The public sector schemes, by Employee and State Insurance Scheme(ESIS) and civil service health benefits, should commission projection of their long-term assets and liabilities under different longevity assumptions by independent actuarial professionals and make them public.

There are three components in India’s pension and healthcare systems where better understanding and planning for longevity risks merits urgent consideration.

The first component concerns the civil service schemes. For reasons which are not entirely clear, internationally, civil servants exhibit among the longest life spans. In India, even currently it is not unusual for retired civil servants to receive pension benefits which are several times their last drawn salary, and for more years than their active service.
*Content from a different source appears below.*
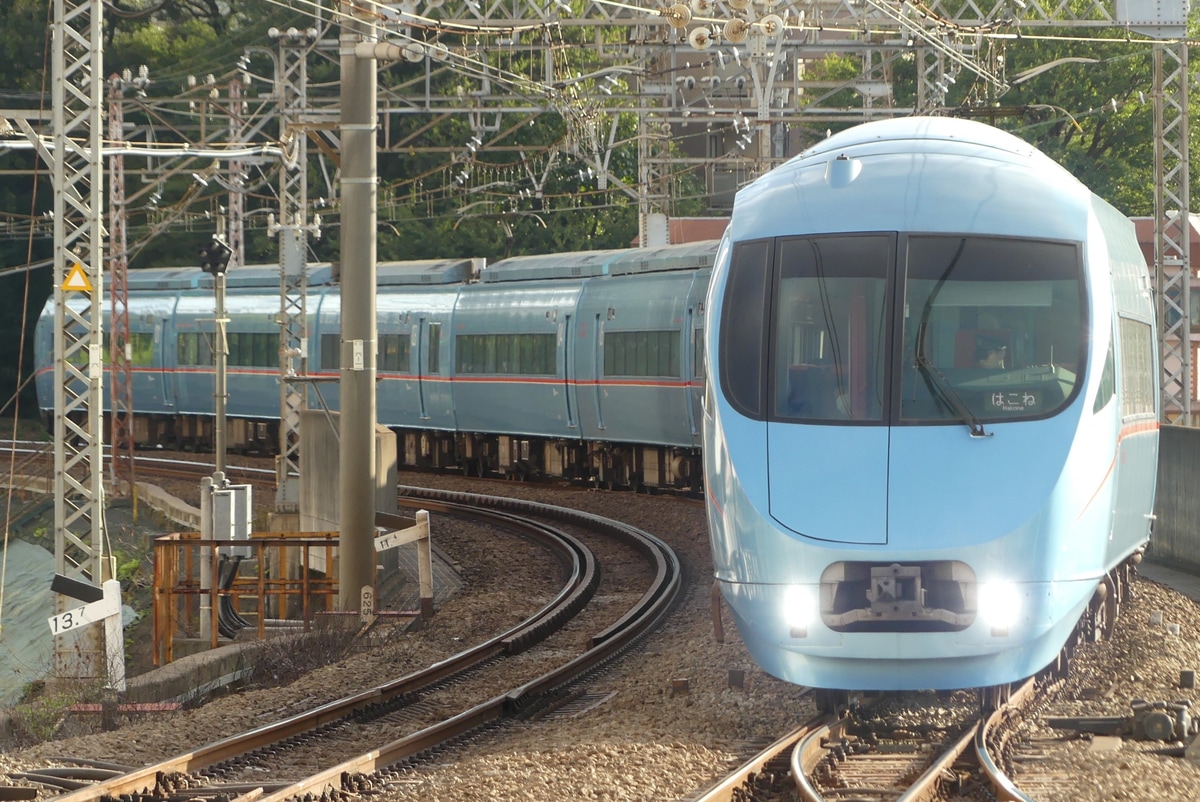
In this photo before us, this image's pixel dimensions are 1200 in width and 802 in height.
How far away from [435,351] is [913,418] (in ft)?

If health care costs, which rise disproportionately with age, are added to the pension costs, the combined pension and healthcare costs of those civil servants receiving non-contributory defined benefits (DB) pensions will be far higher than envisaged.
It is essential that cost projections of the civil servants under the DB schemes be undertaken on sound professional basis and be made available to the public.

These costs constitute a claim on the future fiscal resources of the centre, the states, and other public sector organisations. How these claims be met, and moderated to ensure that such claims by small proportion of the future elderly (civil servants account for around 4.5% of the total labour force) do not crowd out the needs of the other elderly.
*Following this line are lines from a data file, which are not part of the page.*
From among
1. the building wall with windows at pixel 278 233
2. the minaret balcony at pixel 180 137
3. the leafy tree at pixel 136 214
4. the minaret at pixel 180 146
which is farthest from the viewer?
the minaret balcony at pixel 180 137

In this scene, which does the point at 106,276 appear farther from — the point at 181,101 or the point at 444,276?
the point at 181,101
The UN projects that by 2050, India will have about 330 million elderly, and all of them are already born. It should also be recognised that the allocation of resources for pensions have opportunity costs. Meeting pension promises should not crowd-out other needs.

The second component concerns Employees Provident Fund Organisation’s ( EPFO) EPS (Employee’s Pension Scheme). The EPFO must be required to make public the longevity assumptions on which its provident and pension scheme’s long-term assets and liabilities are projected and how the EPFO intends to meet them.
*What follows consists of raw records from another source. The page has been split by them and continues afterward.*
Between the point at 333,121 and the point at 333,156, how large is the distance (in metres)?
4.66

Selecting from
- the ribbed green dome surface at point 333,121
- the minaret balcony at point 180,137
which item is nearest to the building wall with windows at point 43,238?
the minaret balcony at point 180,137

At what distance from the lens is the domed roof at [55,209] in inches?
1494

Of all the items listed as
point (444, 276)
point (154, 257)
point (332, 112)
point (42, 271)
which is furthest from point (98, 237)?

These should incorporate anticipated improvements in life expectancy for different cohorts, with provision for contingency that its members may live longer than anticipated. A similar exercise needs to be undertaken by the ESIS for its health schemes.

The third component concerns commercial type organisations, whether in the private or in the public sector. The PFRDA should be given the powers to require these organisations to project organization-specific longevity risks, to subject them to stress tests, and to prepare plans for meeting such risks. They should include public sector financial institutions, including the Reserve Bank of India; private corporations with DB plans; public organisations such as the Indian Railways, Indian Post, public sector banks and others.

The State Bank of India reported virtually zero profit for Q4 FY11, partly due to under-provision of the pension liabilities. Deteriorating finances of Indian Railways; and the previous communist-led West Bengal government exhibit revenue deficit in 2010-11 equivalent to 25% of its expenditure, even when no accrued pension liabilities have been included, suggests the scope of the challenge in addressing longevity risks.
India’s rapid ageing, due to increasing longevity trends and declining fertility, will constitute a challenge to policymakers not just in managing longevity risks, but also in terms of wider economic, social and political implications.

The mind-set of those managing provident fund and pension funds and policymakers need to change. Pension and healthcare initiatives must be accompanied by high quality analytical and actuarial projections, capacities for which must be nurtured.